A graphic designer working out of a shared studio on Al Meydan Road in Nad Al Sheba discovered in April that 14 of her original product photographs had been duplicated, altered with AI tools, and sold through at least three separate stock platforms — none of which she had licensed. She only found out when a client emailed to ask why she was selling work cheaply on a competitor's site. She had not been.
Duplicate image theft — specifically the automated scraping, AI-manipulation, and re-listing of original visual content created by residents and businesses in Dubai — has moved from a fringe complaint to a measurable problem across the emirate's fast-expanding digital creative economy. The UAE's Smart Dubai initiative logged a 340 percent year-on-year increase in reported digital content theft cases between January and May 2026, according to figures shared with industry bodies last month. For the thousands of freelancers and small studios operating under golden visa arrangements and free zone licences, the financial and reputational damage is compounding quickly.
The human cost behind the numbers
The problem cuts across communities. A Jordanian-born wedding photographer who has operated out of Dubai Media City for six years described finding his edited images re-watermarked and sold through a Telegram channel based outside the UAE. He filed a complaint with the Telecommunications and Digital Government Regulatory Authority in March. By late June, he had received an acknowledgment but no resolution. His images, he said, were still circulating.

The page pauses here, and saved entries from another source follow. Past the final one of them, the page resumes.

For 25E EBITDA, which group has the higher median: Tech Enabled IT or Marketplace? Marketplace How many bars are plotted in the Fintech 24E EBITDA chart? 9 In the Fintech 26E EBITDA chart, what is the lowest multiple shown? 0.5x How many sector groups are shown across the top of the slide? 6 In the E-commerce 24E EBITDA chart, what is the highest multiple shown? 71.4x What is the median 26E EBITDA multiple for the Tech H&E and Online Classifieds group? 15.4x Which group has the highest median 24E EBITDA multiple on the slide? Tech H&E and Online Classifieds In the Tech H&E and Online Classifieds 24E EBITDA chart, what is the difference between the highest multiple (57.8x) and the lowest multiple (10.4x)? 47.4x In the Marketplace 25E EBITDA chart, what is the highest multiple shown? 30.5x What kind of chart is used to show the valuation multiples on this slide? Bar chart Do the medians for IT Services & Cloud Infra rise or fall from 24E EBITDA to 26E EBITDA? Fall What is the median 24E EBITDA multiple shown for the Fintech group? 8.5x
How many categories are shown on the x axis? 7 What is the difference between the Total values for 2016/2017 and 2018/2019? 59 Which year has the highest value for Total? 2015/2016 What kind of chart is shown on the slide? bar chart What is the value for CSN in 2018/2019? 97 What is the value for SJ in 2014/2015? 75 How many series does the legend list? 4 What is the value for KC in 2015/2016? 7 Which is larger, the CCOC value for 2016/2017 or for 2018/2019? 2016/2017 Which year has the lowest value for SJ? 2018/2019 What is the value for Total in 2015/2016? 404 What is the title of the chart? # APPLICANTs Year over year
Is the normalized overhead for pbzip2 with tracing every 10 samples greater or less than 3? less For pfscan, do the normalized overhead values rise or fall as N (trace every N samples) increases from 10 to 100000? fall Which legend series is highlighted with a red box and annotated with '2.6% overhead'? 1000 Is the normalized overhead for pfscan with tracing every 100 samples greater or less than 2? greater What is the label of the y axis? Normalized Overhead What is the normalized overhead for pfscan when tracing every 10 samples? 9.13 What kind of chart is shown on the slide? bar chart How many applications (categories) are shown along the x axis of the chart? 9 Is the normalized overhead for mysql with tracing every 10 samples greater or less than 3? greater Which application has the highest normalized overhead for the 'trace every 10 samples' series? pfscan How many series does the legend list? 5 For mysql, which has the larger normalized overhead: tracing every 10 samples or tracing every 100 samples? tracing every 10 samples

In JLT's Cluster T, a small agency called Layered Studio that produces commercial photography for retail brands in Dubai Mall and Mall of the Emirates says it has identified more than 200 instances of duplicated work since January 2026. The agency's operations manager said they had started using digital watermarking software from a Netherlands-based provider after UAE-based platforms offered no immediate technical solution. The software costs roughly AED 1,800 per month for a team of eight — an overhead that smaller independents simply cannot absorb.
The issue has a particular edge for migrant workers and freelancers who rely on their creative portfolios to satisfy golden visa renewal conditions. Under the updated golden visa framework announced by the UAE government in late 2023, self-employed creatives must demonstrate consistent professional income. If duplicate versions of their work undercut their market rates, that income dries up — potentially jeopardising residency status.
Platforms, regulation, and what comes next
Dubai's position as a regional financial and tech hub creates its own complications. The DIFC-based digital rights firm IP Frontline, which advises clients across the Gulf, says the UAE's current framework for visual content ownership relies heavily on federal Copyright Law No. 38 of 2021, which predates the current generation of AI duplication tools and does not explicitly address AI-altered derivatives. A proposed amendment has been under review at the Ministry of Economy since February 2026.
Several Business Bay-based content creators have formed an informal advocacy group and submitted a collective petition to the Dubai Creative Economy Strategy office in May, asking for a fast-track dispute mechanism modelled loosely on the DMCA takedown system used in the United States. They have had one meeting with a ministry official and are waiting for a second.
For those caught in the middle, practical steps are limited but not nonexistent. TDRA's e-services portal accepts digital content theft reports in Arabic and English, with a target response window of 15 working days. Free zone authorities in Dubai Internet City and Dubai Media City both have IP liaison officers who can escalate cases where the infringing platform operates within their jurisdictions.
The Ministry of Economy amendment, if passed in its current form, would require platforms operating in the UAE to implement automated duplication-detection systems by Q1 2027. For the designer in Nad Al Sheba, that deadline feels distant. She has added visible metadata to every file she produces and stopped uploading high-resolution originals to any cloud platform she does not personally control. It is not a solution, she said. It is just damage limitation.